STORED DATA

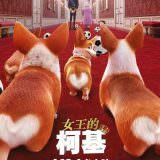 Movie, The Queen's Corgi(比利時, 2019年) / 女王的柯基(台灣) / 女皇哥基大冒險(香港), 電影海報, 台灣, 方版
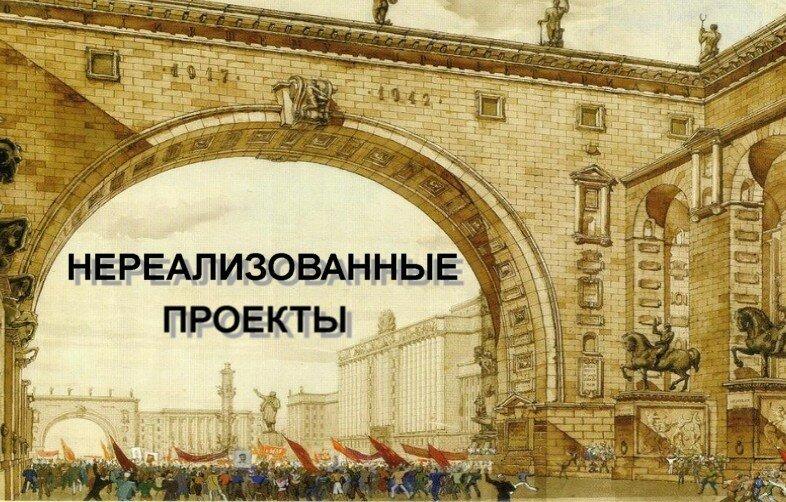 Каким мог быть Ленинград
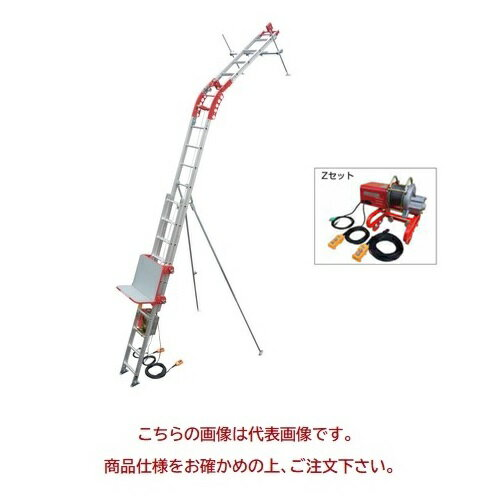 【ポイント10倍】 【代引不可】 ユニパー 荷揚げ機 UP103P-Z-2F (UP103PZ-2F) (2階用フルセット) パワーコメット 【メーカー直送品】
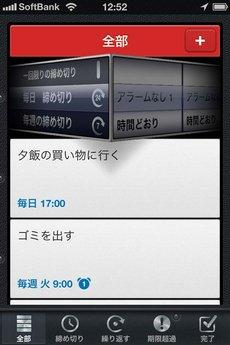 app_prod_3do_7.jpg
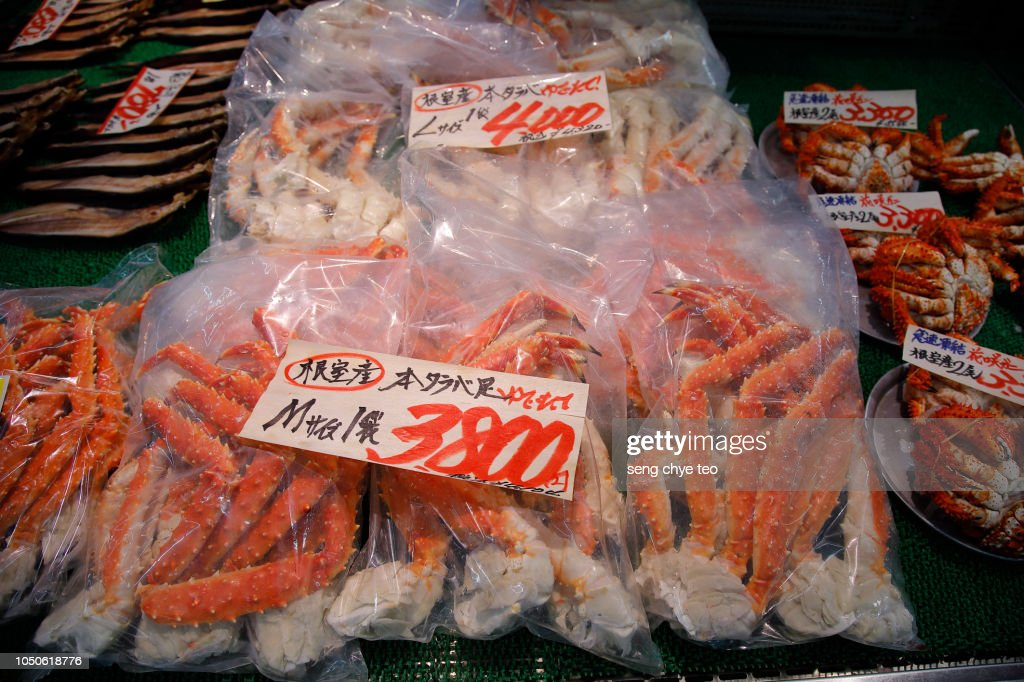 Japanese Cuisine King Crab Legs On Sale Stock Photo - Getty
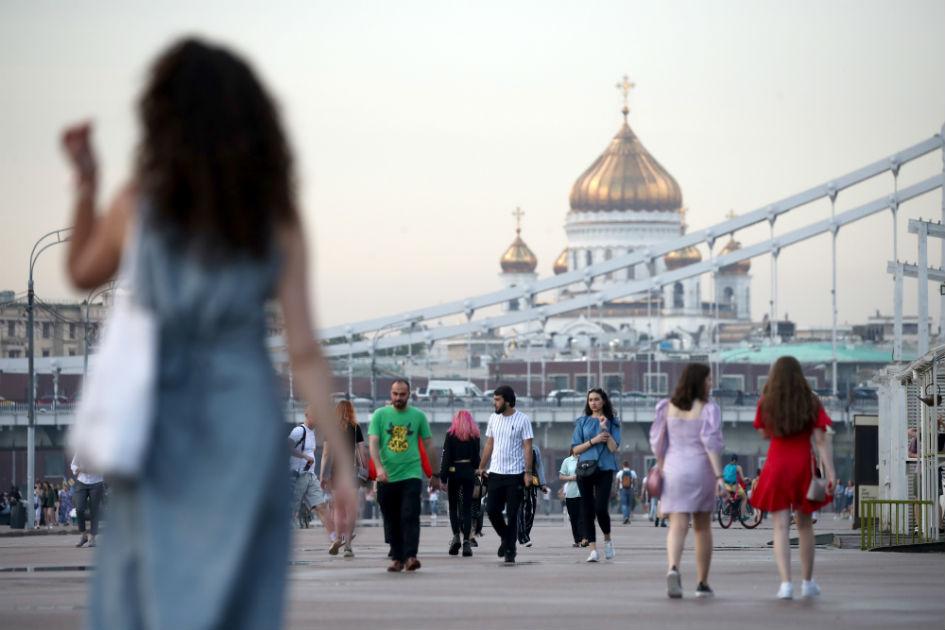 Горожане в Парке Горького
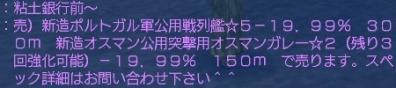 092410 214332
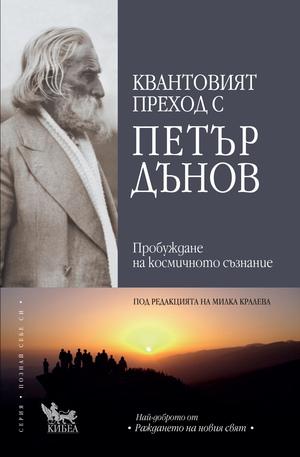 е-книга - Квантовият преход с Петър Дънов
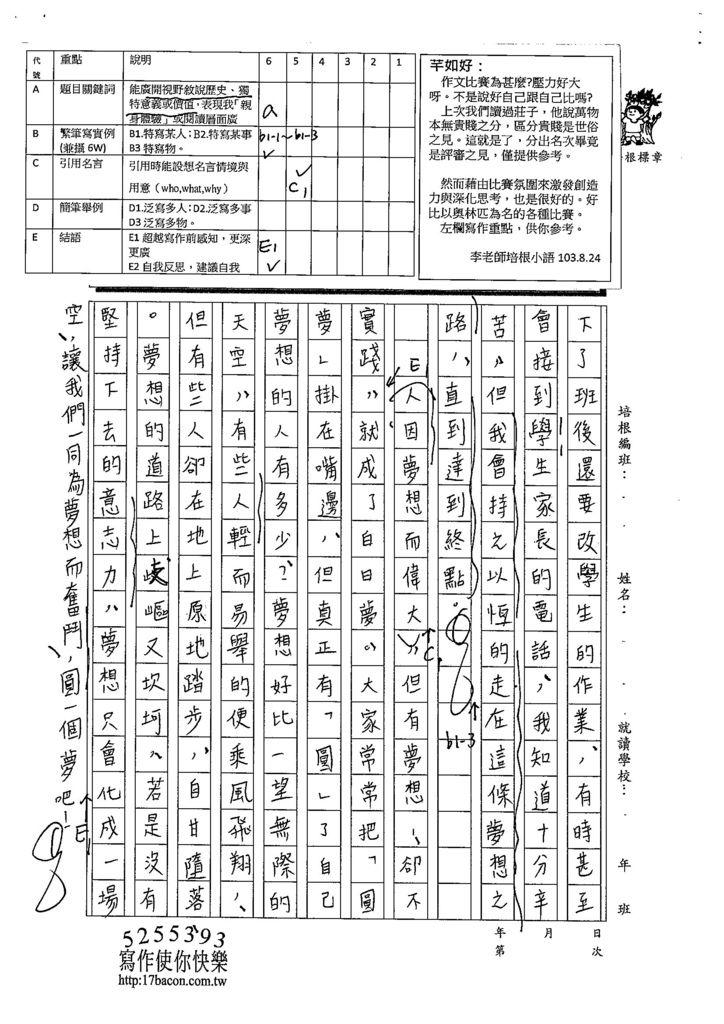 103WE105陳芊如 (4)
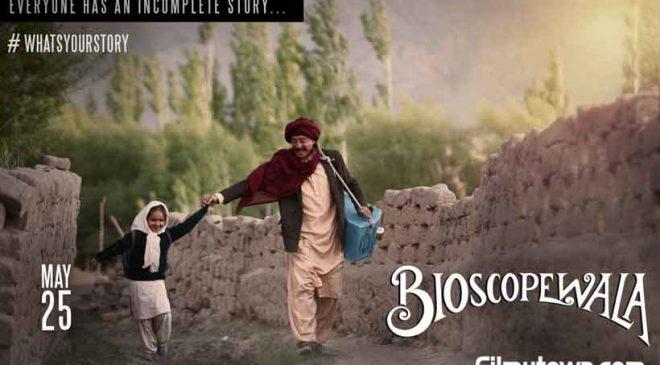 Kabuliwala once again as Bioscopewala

TRY IT
Each line from the one containing "Горожане в Парке Горького" through the last line above should be retyped exactly, and no other line. Any picture is to be left out.

REPLY TO THE TASK
 Горожане в Парке Горького
 092410 214332
 е-книга - Квантовият преход с Петър Дънов
 103WE105陳芊如 (4)
 Kabuliwala once again as Bioscopewala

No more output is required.